Köstebeğin hayali başkaydı, küreyen tırnakların sesi bile kayboldu toprağın isyanı karşısında..
Karınca sırtındaki yükün hafifliğine ilk o anda şahit oldu, delicesine bir daha diyerek sırtladı ağzındaki yemişi…
*
Sonra sebepsiz ayrılıkları dinledi tek tek yağmur,
Bir apansız düş gibi aynalara yansıdı dışarıdaki kuşun kanat çırptığı anlar,
Kundaktaki bebenin yüzündeki gülümseme gibiydi yağmur,
Toprak ve üzerinde basan ayak bu kez titremedi……
*
İnsanlık tarihi de toprak gibidir,
Tertemiz doğmuyor muyuz toprağın üzerine?
Sonra içimize giren korkular
Alıp götürüyor insanlığımızı
Toprak titrerken aynaları parçalıyor…
**
İçimizi sıkıyor vefasızlığın pençesi yüzümüzü yırtarcasına..
Aslında yalnızlık değildir korktuklarımız..!
Biz sadece bizden gidenleri alıp koyarız hep bir kenara..
Bir kenardadır oysa koparıp aldıklarımızın karşılığı, aysberg misali görünmeyenler içindedir…
*
Bir çemenin nazikçe kenarına dokunmadan parmakların üstünden yürümek ne kolay?
Devirdiğin çamlar kadar boşluktaki hislerindir aslında yüzüne çarpan acı gerçek.
Bak!
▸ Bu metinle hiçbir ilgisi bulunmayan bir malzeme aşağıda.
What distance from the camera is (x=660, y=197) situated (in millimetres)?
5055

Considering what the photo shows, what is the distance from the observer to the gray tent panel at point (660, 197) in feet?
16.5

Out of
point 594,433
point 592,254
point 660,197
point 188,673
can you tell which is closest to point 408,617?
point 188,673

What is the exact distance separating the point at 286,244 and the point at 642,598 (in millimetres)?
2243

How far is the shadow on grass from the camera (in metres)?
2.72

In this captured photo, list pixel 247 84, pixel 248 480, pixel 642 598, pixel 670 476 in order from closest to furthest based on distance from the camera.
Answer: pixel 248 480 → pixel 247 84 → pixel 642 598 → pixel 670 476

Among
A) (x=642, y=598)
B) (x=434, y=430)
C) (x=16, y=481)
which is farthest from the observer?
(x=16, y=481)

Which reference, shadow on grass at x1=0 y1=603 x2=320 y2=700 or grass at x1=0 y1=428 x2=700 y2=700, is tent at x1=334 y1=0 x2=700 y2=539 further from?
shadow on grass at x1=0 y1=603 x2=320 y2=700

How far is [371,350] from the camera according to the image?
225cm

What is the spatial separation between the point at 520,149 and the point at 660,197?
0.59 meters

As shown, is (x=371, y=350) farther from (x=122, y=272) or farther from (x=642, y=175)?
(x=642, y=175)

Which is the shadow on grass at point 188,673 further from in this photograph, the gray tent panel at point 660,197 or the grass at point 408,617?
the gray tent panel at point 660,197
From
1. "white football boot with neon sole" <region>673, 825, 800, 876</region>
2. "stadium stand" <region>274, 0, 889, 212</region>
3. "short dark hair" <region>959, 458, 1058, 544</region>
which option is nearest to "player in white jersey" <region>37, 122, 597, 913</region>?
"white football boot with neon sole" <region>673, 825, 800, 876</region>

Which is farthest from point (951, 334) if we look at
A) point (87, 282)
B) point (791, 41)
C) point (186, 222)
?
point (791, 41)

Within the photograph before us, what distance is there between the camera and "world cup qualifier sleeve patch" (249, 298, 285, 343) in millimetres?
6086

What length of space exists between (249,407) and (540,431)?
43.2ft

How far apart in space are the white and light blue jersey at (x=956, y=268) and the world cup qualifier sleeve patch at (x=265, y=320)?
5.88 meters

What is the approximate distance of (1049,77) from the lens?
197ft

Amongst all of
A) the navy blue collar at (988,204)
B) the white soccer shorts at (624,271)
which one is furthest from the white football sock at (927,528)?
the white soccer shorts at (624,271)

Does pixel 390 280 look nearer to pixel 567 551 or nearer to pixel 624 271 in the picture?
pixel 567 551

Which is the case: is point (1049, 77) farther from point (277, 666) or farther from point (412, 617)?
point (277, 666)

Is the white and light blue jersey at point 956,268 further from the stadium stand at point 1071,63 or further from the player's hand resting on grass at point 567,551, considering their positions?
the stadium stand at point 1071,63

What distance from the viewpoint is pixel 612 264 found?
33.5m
Dinle, toprağın içinden gelen sesi.
Sana ne anlattığını bir daha dinle sessizce sıkılmadan.
*
Bir gün döneceğin yer unutma ki topraktır,
Yaşadıkların, yaşamadıkların birer birer gelecektir karşına..
Başbaşa kalacaksın toprakla, toprakta..
Sana ayna misali gösterecek gelip geçmişi.
Kırmadan, dökmeden yaşadıkların seninle olacak.
Senin olacak arkandan gelen güzel bir dua, bir güzel hayır..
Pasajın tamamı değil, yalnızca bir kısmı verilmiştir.